Site Insites
This past summer I decided my website need to be refreshed. Rewriting the site from scratch in JavaScript (actually TypeScript) gave me a chance look beyond the façade of the web and better understand how the Web works and the simple mechanisms it is built on.29-Dec-2016

Online Version

The final version formatted for the magazine on the IEEE site is available here.

Refreshing

Periodically I need to refresh my website. Once again I’m rebuilding the site from the ground up or at least taking a fresh look at the software behind the site. In my April 2016 column I wrote about building a simple IoT device and shared what I'd learned in the process.

As part of the process I implemented a simple web server from scratch with both server side and client side code. Without the need to do a large-scale commercial website I was free to take a very simple approach using node. Starting from scratch can be very refreshing. It turned out that with today’s tools it was far easier to start with a blank slate than to use heavy duty environments. Apache and IIS are valuable but they also come with attitudes and assumptions.

This refresh is my fourth iteration of my website. The story starts back in the 90's ...

My First Site

In 1994 Dan Bricklin and I recorded this demonstration of the relatively new World Wide Web. Fortunately, Newton Massachusetts was one of the first communities to get cable modems. I already owned the domain name Frankston.com so I just setup a server on my desktop computer. The page is still there with my face preserved as if in amber and many of the links still work! The fact that I’m surprised that links still work is a topic in its own right – why do we use technologies like the DNS (Domain Name System) which make links expire by default?

In July of 1998, inspired by others, I started to write posts. It was very simple and I wasn’t familiar with advanced concepts like proofreading. I did a number of other projects which gave me a chance to do more than just post text. One of the more ambitious was a site for my son’s elementary school.

Doing these projects gave me an opportunity to experiment with technique before they become the norm as when I found I could use JavaScript to generate HTML on the fly and dynamically download XML data. That approach become formalized as XMLHTTP.

Fortunately, even desktop operating systems had full capability web servers (IIS on Windows and Apache on Linux). And they, still do which is a reminder of the peer nature of the Internet.

The standard server-side scripting was (and still is) to intermix code with markup using <% %> or a similar notation.

The standard design assumes that a URL points to a file using the standard file system naming convention including the suffix such as .HTML or .ASP (for a scripted file). By default, a website is on port 80 which makes it awkward to have independent servers on a machine. multiple sites on a given machine would normally be managed by the web server.

Leaving Home

In about 1999 to assure availability I moved my site to Interland (now Web.com). The remote site was a clone of my desktop. It allowed me to continue to use my desktop to develop my site and then deploy it by simply copying files to the remote site. Microsoft’s FrontPage and, later, Expression Web, made this easy.

In 2006 I wanted to modernize my approach and separate code from presentation. I wrote my own tools. I wrote a tool that converted Word files to simplified HTML. On the server side, I took advantage of the then new capabilities in IIS to do a server side program to read those files and present them at HTML.

One of the challenges I face in maintaining compatibility is that there are URLs pointing to my site that reside on other sites. I want them to continue to work. That meant maintaining the .asp files but changing them to redirect to the new names.

****************************************

• Actions to take:
1. Write out the website passage from "The final version" up to and including "attitudes and assumptions.".
2. Filter the records to every line that contains the string "dirt", matching case exactly.

****************************************

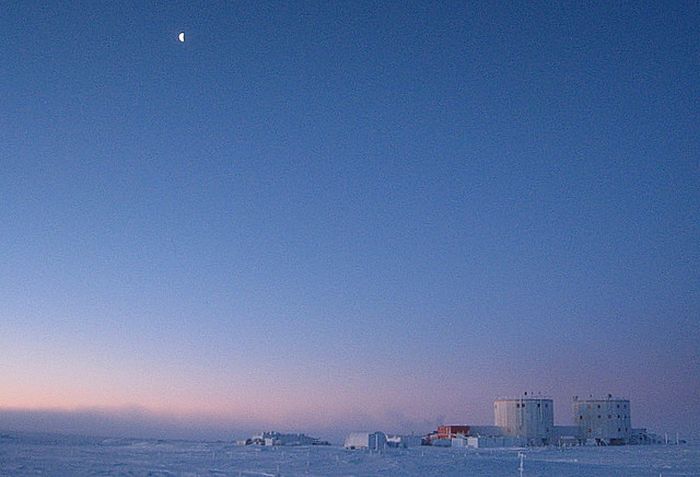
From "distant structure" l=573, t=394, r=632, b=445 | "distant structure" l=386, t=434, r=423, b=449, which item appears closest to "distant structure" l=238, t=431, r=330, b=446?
"distant structure" l=386, t=434, r=423, b=449

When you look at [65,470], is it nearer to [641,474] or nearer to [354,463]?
[354,463]

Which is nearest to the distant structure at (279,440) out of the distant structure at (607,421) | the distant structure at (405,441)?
the distant structure at (405,441)

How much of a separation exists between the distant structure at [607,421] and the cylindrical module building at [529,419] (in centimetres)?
677

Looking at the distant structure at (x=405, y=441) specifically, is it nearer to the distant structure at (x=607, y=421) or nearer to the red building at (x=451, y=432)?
the red building at (x=451, y=432)

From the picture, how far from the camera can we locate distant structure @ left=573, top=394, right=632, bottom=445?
10959cm

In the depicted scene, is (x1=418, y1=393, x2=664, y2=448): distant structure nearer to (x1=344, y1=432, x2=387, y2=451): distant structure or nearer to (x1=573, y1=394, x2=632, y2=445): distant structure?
(x1=573, y1=394, x2=632, y2=445): distant structure

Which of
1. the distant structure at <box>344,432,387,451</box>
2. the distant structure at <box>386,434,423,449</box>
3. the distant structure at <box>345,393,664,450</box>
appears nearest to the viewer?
the distant structure at <box>344,432,387,451</box>

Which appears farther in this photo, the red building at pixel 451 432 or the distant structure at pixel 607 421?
the distant structure at pixel 607 421

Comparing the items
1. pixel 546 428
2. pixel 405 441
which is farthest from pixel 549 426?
pixel 405 441

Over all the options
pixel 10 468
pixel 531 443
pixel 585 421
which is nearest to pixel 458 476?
pixel 10 468

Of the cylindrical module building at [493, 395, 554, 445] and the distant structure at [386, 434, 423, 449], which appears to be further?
the cylindrical module building at [493, 395, 554, 445]

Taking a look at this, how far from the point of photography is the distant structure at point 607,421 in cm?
10959

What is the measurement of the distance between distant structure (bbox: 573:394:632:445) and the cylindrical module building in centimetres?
677

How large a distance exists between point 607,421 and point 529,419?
12.5 meters
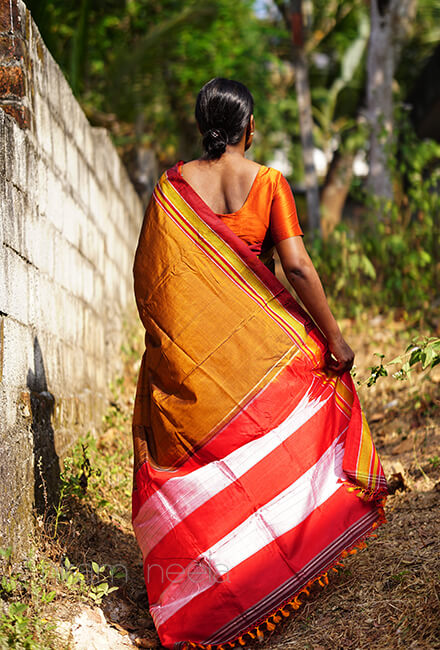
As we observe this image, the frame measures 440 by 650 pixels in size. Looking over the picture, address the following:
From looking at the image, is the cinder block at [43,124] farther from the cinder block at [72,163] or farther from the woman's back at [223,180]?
the woman's back at [223,180]

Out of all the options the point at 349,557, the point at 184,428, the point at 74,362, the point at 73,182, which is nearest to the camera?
the point at 184,428

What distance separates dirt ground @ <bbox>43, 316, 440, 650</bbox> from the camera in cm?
219

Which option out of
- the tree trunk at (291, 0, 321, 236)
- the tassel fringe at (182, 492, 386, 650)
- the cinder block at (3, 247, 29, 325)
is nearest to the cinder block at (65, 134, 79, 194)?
the cinder block at (3, 247, 29, 325)

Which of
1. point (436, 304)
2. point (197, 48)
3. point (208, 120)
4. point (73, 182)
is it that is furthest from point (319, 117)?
point (208, 120)

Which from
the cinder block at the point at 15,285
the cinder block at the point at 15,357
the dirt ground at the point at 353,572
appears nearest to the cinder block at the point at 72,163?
the cinder block at the point at 15,285

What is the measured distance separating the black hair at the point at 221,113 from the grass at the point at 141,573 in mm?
1396

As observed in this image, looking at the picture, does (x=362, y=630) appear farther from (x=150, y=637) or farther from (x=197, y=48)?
(x=197, y=48)

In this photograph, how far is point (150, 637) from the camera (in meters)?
2.44

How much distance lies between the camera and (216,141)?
97.5 inches

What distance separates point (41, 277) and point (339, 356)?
4.36 ft

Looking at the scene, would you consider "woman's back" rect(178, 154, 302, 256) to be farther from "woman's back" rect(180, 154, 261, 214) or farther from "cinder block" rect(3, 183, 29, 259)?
"cinder block" rect(3, 183, 29, 259)

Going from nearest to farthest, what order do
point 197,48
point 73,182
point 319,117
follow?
1. point 73,182
2. point 197,48
3. point 319,117

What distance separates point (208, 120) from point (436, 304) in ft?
13.3

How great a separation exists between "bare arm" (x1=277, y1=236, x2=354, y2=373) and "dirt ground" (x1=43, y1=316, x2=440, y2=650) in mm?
223
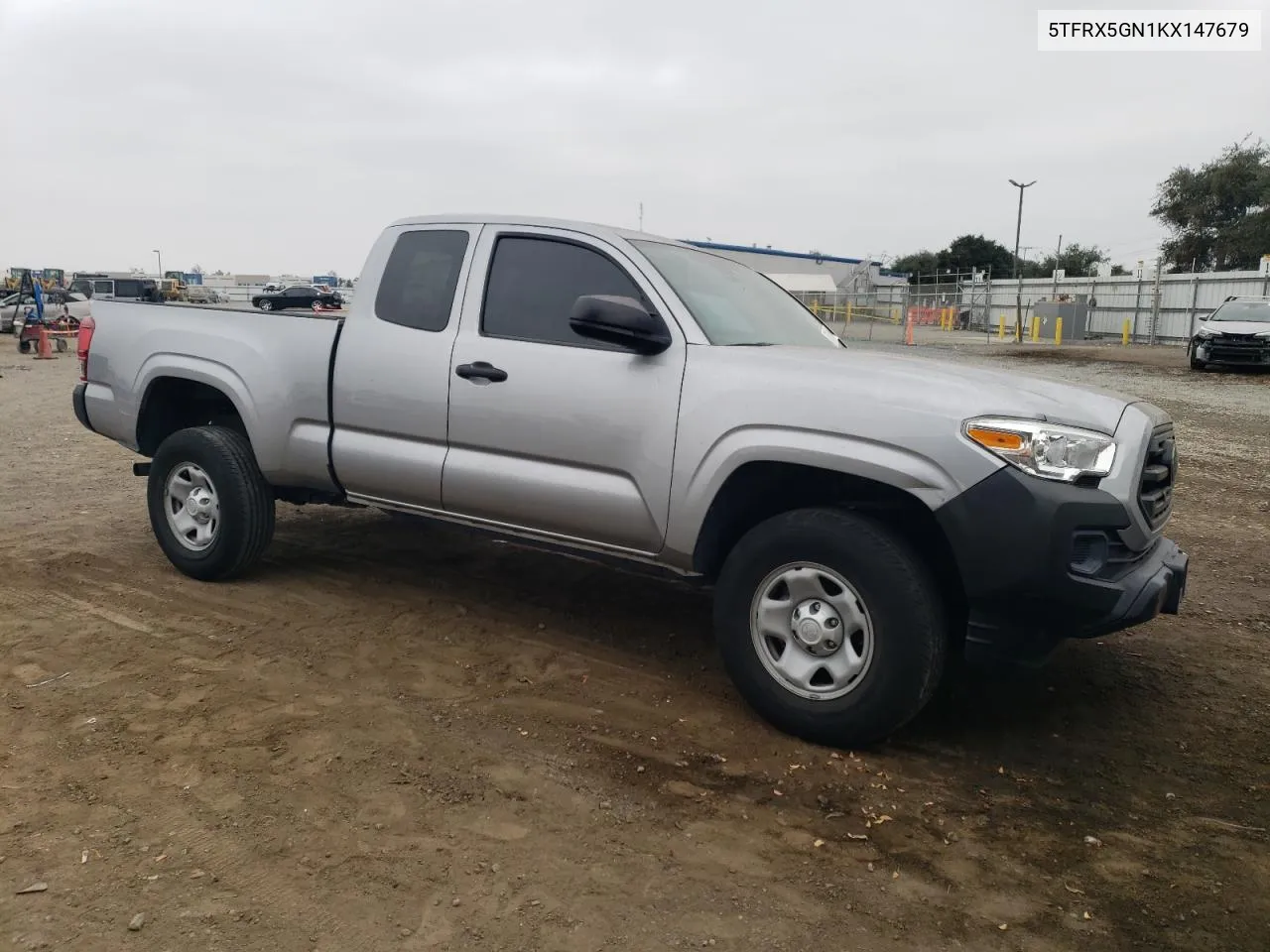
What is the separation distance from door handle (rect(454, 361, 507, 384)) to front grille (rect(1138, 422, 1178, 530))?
2.47m

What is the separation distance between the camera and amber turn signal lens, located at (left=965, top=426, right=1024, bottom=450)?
3.19m

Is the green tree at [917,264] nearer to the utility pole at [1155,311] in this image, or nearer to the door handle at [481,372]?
the utility pole at [1155,311]

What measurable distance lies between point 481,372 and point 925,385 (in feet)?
6.13

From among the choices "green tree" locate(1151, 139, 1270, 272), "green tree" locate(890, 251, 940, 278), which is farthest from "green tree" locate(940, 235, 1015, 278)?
"green tree" locate(1151, 139, 1270, 272)

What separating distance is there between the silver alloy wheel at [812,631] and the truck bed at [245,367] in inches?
94.4

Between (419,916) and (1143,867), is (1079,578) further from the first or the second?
(419,916)

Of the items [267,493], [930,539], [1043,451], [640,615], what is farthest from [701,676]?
[267,493]

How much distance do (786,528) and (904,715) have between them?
2.46ft

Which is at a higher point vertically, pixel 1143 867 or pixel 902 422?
pixel 902 422

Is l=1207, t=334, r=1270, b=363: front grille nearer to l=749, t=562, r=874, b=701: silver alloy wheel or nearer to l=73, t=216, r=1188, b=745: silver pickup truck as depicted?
l=73, t=216, r=1188, b=745: silver pickup truck

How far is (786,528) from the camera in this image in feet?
11.6

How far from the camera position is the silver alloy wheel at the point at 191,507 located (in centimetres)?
523

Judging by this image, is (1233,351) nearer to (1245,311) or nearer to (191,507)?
(1245,311)

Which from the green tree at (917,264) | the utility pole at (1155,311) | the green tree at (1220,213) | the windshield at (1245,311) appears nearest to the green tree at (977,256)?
the green tree at (917,264)
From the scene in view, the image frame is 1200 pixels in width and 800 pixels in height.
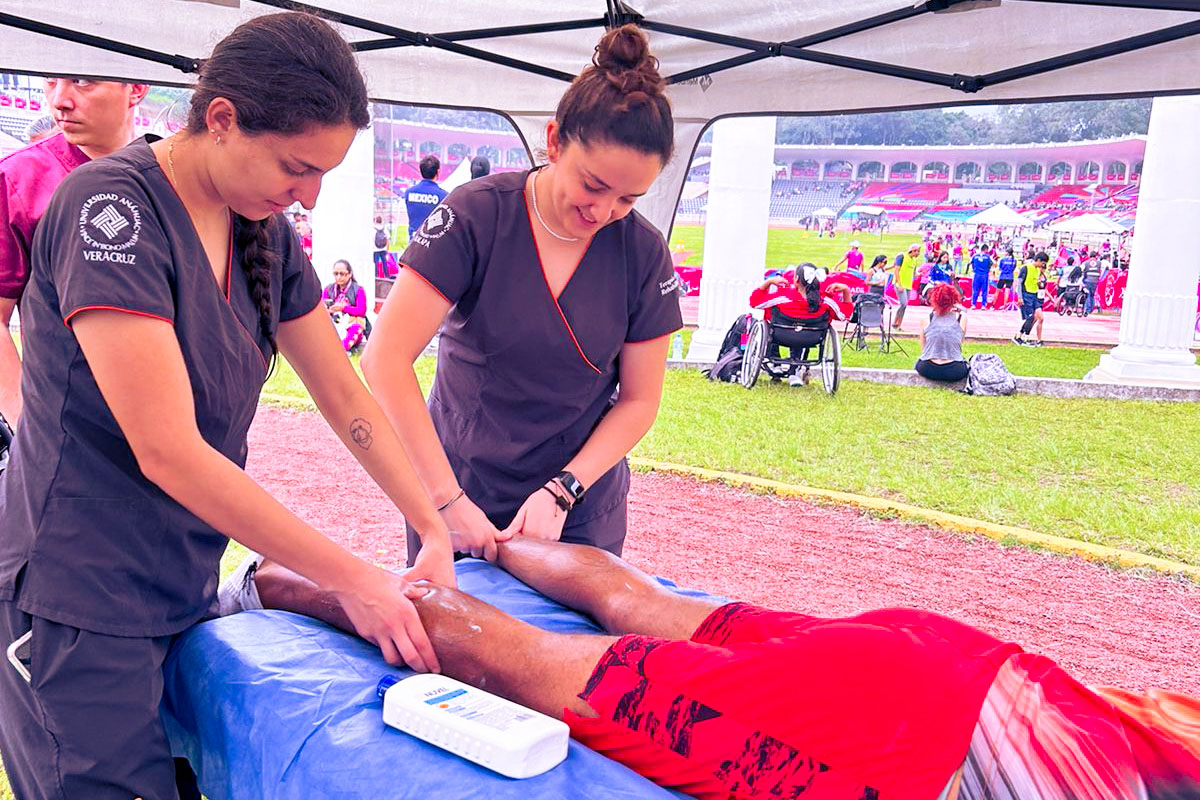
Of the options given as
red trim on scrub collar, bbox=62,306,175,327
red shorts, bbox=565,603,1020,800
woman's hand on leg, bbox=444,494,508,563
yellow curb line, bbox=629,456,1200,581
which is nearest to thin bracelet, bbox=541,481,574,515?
woman's hand on leg, bbox=444,494,508,563

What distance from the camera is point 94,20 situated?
8.43ft

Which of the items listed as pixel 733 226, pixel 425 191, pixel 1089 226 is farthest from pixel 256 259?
pixel 1089 226

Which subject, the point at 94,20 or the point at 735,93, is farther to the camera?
the point at 735,93

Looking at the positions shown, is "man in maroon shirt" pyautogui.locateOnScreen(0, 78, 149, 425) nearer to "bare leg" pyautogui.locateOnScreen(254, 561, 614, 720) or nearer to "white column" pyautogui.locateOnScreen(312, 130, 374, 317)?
"bare leg" pyautogui.locateOnScreen(254, 561, 614, 720)

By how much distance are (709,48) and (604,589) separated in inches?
72.1

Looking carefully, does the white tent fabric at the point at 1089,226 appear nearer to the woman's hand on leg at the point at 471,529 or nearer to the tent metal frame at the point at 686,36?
the tent metal frame at the point at 686,36

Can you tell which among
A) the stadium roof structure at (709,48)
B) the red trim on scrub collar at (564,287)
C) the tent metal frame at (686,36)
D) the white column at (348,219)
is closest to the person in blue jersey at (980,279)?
the white column at (348,219)

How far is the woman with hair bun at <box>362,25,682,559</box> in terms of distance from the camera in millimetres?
1713

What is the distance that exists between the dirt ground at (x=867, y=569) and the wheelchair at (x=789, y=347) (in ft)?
10.6

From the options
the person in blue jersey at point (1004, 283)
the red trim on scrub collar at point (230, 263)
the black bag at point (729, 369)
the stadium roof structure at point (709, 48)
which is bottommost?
the black bag at point (729, 369)

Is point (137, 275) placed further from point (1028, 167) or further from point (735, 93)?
point (1028, 167)

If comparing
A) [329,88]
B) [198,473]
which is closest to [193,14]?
[329,88]

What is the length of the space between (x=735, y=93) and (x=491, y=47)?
2.58 feet

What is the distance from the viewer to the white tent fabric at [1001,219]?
21500mm
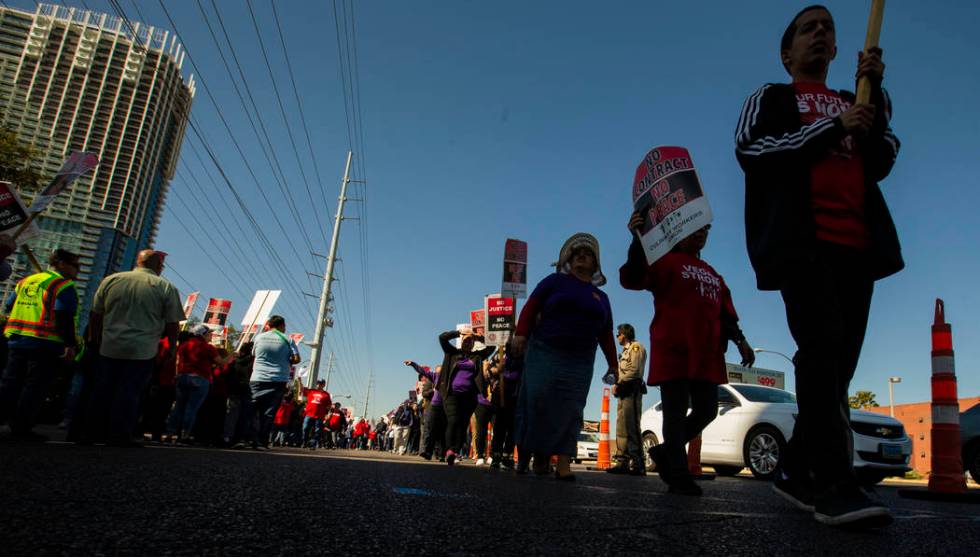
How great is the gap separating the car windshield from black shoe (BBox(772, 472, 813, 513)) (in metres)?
8.04

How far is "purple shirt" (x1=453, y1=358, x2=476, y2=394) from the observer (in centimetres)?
809

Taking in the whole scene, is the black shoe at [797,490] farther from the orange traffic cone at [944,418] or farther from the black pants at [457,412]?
the black pants at [457,412]

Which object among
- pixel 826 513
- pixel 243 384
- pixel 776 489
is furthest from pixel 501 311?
pixel 826 513

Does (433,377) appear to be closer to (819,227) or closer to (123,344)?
(123,344)

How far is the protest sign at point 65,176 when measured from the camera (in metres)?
7.07

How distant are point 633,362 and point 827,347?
6.56 metres

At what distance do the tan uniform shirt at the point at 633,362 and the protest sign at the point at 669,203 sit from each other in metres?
5.01

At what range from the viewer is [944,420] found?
4.92 metres

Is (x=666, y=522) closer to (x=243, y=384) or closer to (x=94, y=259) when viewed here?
(x=243, y=384)

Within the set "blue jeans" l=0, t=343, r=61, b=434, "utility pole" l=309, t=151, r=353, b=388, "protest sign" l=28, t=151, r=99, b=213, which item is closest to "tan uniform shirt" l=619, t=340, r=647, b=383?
"blue jeans" l=0, t=343, r=61, b=434

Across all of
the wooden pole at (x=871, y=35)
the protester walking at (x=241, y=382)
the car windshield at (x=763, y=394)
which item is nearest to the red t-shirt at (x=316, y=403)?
the protester walking at (x=241, y=382)

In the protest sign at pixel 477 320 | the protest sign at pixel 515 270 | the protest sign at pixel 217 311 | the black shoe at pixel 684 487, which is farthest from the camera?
the protest sign at pixel 217 311

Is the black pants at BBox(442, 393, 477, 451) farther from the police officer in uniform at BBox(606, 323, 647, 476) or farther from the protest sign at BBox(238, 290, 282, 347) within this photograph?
the protest sign at BBox(238, 290, 282, 347)

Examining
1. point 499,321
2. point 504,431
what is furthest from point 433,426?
point 499,321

****************************************

• Solutions to the tasks:
1.
The final version formatted for the magazine on the IEEE site is available here.

Refreshing

Periodically I need to refresh my website. Once again I’m rebuilding the site from the ground up or at least taking a fresh look at the software behind the site. In my April 2016 column I wrote about building a simple IoT device and shared what I'd learned in the process.

As part of the process I implemented a simple web server from scratch with both server side and client side code. Without the need to do a large-scale commercial website I was free to take a very simple approach using node. Starting from scratch can be very refreshing. It turned out that with today’s tools it was far easier to start with a blank slate than to use heavy duty environments. Apache and IIS are valuable but they also come with attitudes and assumptions.

2.
What distance separates dirt ground @ <bbox>43, 316, 440, 650</bbox> from the camera in cm?
the dirt ground at the point at 353,572
How great a separation exists between "bare arm" (x1=277, y1=236, x2=354, y2=373) and "dirt ground" (x1=43, y1=316, x2=440, y2=650) in mm?
What is the distance that exists between the dirt ground at (x=867, y=569) and the wheelchair at (x=789, y=347) (in ft)?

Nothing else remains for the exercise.